FIG. 6 is a graph showing the reproduction result (experimental result) of the whole sound by the near field holography device according to the present invention.

[Explanation of symbols]

 Numerals 1 and 2 hologram surface 3 reproduction surface SP sound source RP reflection surface 10 support rods 11 and 12 microphone array 110 scanning microphone 13 reference microphone 14 multi-channel frequency analyzer 16 speaker 21 exciter Show.

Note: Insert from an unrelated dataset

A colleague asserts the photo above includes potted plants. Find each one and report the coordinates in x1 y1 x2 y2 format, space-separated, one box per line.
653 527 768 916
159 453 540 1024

Front Page Continuation (72) Inventor Stuart Bolton, 1077 West Lafayette, Indiana, United States, Purdue University, School of Mechanical Engineering, Ray W. Herrick Laboratory

Claims (2)

[Claims] 1. A reference microphone for measuring sound pressure data at a fixed point of a sound field in a space where a sound source and a reflection surface of the sound source exist, and first and second holograms parallel to each other and close to the sound source. A scanning microphone that measures sound pressure data on the surface and an arithmetic processing device that inputs and processes each measured sound pressure data are provided, and the arithmetic processing device includes the sound pressure data from the reference microphone and the first Using the sound pressure data from the scanning microphones of the first and second hologram surfaces, the sound pressure of an arbitrary reproducing surface is separated into a radiated wave component from the sound source and a reflected wave component from the reflective surface for calculation. A short-range sound field holography device having a separation calculation means. 2. The arithmetic processing device according to claim 1, further comprising a sound source grasping means for grasping a sound source by calculating a sound pressure of a radiated wave component on a reproduction surface in a direction approaching the sound source. Near-field sound field holography device.